New Comparative Modeling Tools for Structure Prediction

This week we have released some new tools in Foldit for structure prediction. The update comprises several tools and some new levels that teach you how to use these tools. The rest of this blog post is to try and give an overview of why these tools are useful in structure prediction.

Often when we try to predict the structure of a protein, that protein has a similar amino acid sequence to one or more proteins of known structure. These known structures are called templates, as they can be used as starting points for predicting the structure of new proteins. We call this approach to structure prediction comparative modeling, as it is based on comparing a protein sequence to existing structures in order to build models. These tools are based on the same code that is being used within the Baker Lab for comparative modeling and structure refinement, so that comparisons between automated Rosetta protocols and manual structure prediction using Foldit are more fair now.

We compare protein sequences using a tool called a sequence alignment. A sequence alignment is simply a mapping of residues from one sequence to another. For comparative modeling the sequence alignment tells you which residues are analogous between the query sequence and the template sequence. In the context of comparative modeling, the sequence alignment tells you which sections you should copy from a template structure and which residues you should try to optimize more freely. By manipulating the sequence alignment, you can get different starting structures which you can then refine using the existing tools in Foldit.

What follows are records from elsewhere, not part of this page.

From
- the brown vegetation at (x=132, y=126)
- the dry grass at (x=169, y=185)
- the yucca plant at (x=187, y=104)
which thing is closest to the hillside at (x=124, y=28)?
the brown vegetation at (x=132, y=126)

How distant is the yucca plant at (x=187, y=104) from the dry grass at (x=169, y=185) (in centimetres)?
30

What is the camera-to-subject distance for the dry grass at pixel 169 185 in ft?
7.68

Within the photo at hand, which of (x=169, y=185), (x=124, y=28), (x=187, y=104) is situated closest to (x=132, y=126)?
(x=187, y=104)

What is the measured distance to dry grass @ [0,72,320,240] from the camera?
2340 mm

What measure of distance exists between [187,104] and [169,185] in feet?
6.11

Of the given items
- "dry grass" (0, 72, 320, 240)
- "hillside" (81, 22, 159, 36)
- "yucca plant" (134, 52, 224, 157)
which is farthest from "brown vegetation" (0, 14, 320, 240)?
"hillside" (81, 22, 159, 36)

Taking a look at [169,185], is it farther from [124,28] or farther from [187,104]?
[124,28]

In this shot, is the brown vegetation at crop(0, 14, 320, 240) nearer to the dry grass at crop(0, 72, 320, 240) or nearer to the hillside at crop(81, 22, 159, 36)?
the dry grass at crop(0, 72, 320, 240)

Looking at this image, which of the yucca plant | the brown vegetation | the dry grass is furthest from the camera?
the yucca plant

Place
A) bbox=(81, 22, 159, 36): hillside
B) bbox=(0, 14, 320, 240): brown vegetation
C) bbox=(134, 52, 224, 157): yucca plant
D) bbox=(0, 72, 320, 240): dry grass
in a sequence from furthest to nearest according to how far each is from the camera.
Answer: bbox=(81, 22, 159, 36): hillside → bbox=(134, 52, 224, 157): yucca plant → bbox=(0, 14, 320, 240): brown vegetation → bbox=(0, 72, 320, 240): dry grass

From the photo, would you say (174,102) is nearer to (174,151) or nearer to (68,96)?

In this post there are some videos that show you what the new tools and visualizations look like.

Many of the successful predictions from CASP8 were comparative modeling puzzles, but sequence alignment for these targets were done by scientists in the Baker Lab and left fixed for the Foldit players. With the latest Foldit tools for comparative modeling, you can manipulate the sequence alignment and use it to generate models interactively. Our hope in releasing these tools is that by being able to explicitly manipulate the sequence alignment and refine the resulting models, the players can both understand structure prediction better and build good comparative models of proteins using Foldit.

( Posted by tex 191 16658  |  Tue, 02/23/2010 - 20:01  |  0 comments )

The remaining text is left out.